Le taiseux on t’appelait. Une telle force de retenue, ça ne s’apprend pas. À la longue, tu avais fait de ton handicap une force. Et tu nous l’avais léguée, cette force. Cette retenue. Tu nous as légué le silence comme une religion. Car les dieux ne parlent pas. Les dieux sont silencieux. C’est ce que je me disais en classe de sixième quand on étudiait la mythologie. Ils s’arrangent pour nous faire comprendre les choses par des signes, comme les sourds-muets. Pour le reste, ils envoient leurs émissaires qui n’ont pas la langue dans leur poche. Ils en ont reçu le don comme on dit, le jour de Pentecôte, des petites flammèches sont tombées sur eux comme c’est écrit. Résultat : ils n’ont pas cessé de s’en servir, sans retenue. Ce qui provoque forcément des malentendus, des incompréhensions. Jusqu’à ce que les dieux se fâchent renvoient les émissaires et décident de se faire justice eux-mêmes, à leur façon brutale et ténébreuse. Et c’est tombé sur toi. Aucun de tes enfants ne se souvient du jour où c’est arrivé. Peut-être étaient-il trop jeunes à l’époque ? Des enfants. Ou pas encore nés. Peut-être les as-tu bercés, caressés avec ta main tranchée. « Moi je l’ai toujours connu sans les doigts », dit Georges ton plus jeune fils.
Je te revois assis sur ton fauteuil en rotin, l’oreille tendue vers le poste de radio, les mains posées sur tes cuisses. La main droite posée à plat, la gauche repliée sur elle-même, poing fermé. Sur les photos, tu tiens toujours ta main ainsi, repliée sur elle-même. Tu caches ton infirmité. Entre le pouce et l’annulaire, il y a un espace vide à la place de l’index et du médium.
Ta main amputée aurait fait piètre figure chez les Sourds-muets dans le ballet des signes. Autant exhiber une malformation. Ça aurait embrouillé la compréhension, cette main boîteuse, une source permanente de malentendus.

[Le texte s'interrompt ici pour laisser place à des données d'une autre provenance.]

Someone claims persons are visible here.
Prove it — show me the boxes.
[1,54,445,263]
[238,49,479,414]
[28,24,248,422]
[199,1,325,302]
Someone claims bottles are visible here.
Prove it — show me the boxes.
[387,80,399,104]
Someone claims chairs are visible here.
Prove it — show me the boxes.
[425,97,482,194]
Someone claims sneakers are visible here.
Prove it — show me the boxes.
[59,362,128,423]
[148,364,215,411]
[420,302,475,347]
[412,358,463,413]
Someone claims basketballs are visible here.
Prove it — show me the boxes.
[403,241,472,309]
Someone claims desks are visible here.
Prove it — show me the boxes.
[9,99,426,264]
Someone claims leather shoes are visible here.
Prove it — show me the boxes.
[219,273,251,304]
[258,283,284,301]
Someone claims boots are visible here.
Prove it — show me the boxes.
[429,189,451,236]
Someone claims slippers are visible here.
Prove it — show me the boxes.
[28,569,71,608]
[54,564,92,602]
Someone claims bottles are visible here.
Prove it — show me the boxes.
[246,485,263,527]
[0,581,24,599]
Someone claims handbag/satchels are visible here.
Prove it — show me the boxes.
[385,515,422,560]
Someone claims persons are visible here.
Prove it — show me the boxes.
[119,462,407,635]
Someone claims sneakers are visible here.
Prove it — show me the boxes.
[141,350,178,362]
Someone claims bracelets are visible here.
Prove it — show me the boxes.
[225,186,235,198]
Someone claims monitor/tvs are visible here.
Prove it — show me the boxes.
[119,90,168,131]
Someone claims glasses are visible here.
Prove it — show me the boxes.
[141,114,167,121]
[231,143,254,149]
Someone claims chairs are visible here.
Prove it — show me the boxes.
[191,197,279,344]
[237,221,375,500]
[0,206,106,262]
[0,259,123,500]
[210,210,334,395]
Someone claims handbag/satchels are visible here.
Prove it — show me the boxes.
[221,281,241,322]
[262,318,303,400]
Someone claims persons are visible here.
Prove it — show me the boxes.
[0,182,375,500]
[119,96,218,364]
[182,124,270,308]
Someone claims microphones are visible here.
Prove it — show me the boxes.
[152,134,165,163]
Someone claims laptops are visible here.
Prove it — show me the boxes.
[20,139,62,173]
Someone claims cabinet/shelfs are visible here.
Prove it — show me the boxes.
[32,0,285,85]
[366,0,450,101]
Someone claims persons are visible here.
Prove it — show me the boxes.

C’était assez compliqué comme ça de s’entendre dans la famille. La langue devrait protéger les pauvres. Leur servir de carapace. C’est le contraire qui se passe. Elle les met à nu. Les renvoie à l’enfance lorsque les mots et les choses n’ont pas encore établi des relations de bonne intelligence. Lorsque les mots se détournent ou te trahissent, inutile de lutter sur ce terrain-là. Mieux vaut se taire.
Ceux qui ont mal au langage. Il leur reste les mains, actives, volubiles. Mais il t’en manquait une. La gauche, amputée de deux doigts. Un accident du travail aux Huileries et Savonneries de Marseille (Regio). Un jour de fatigue. Tu avais franchi la moitié du second quart. Plus de dix heures. Une seconde d’inattention. Une courroie a emporté ta main dans le pressoir-broyeur. La machine n’attend pas. Elle tranche. Elle a tranché deux doigts et demi. Au massicot. Phalange, phalangine et phalangette. Hachés avec les branches d’oliviers. Ton sang a coulé dans la machine, mêlé à l’huile d’olive, dans une drôle de liturgie. Tu as pâli comme jamais et tu es tombé en arrière comme pour t’arracher à la machine. Évanoui. Tu t’es réveillé à l’hôpital. Tout seul. La plaie cautérisée. La main bandée, aveugle. Tu l’as regardée un moment en tentant de remuer les doigts sous le bandage, ce qu’il en restait. Puis ils t’ont renvoyé à la maison. Une semaine après tu es retourné à l’usine. On t’a mis au déchargement. Pour transporter des sacs de 100 kg, une main suffisait. Tu chargeais aussi les barriques d’huile que tu faisais rouler avec une main entière et la paume endurcie de l’autre. À l’usine on t’appelait « Main d’or ».
Je t’ai connu comme ça, avec ta main tranchée, mutilé comme un dieu grec. Mutilé et mutique. Car tu n’en parlais jamais. Tu faisais avec. Ou plutôt tu faisais sans. Incapacité de quelques jours. Puis tu as repris le travail.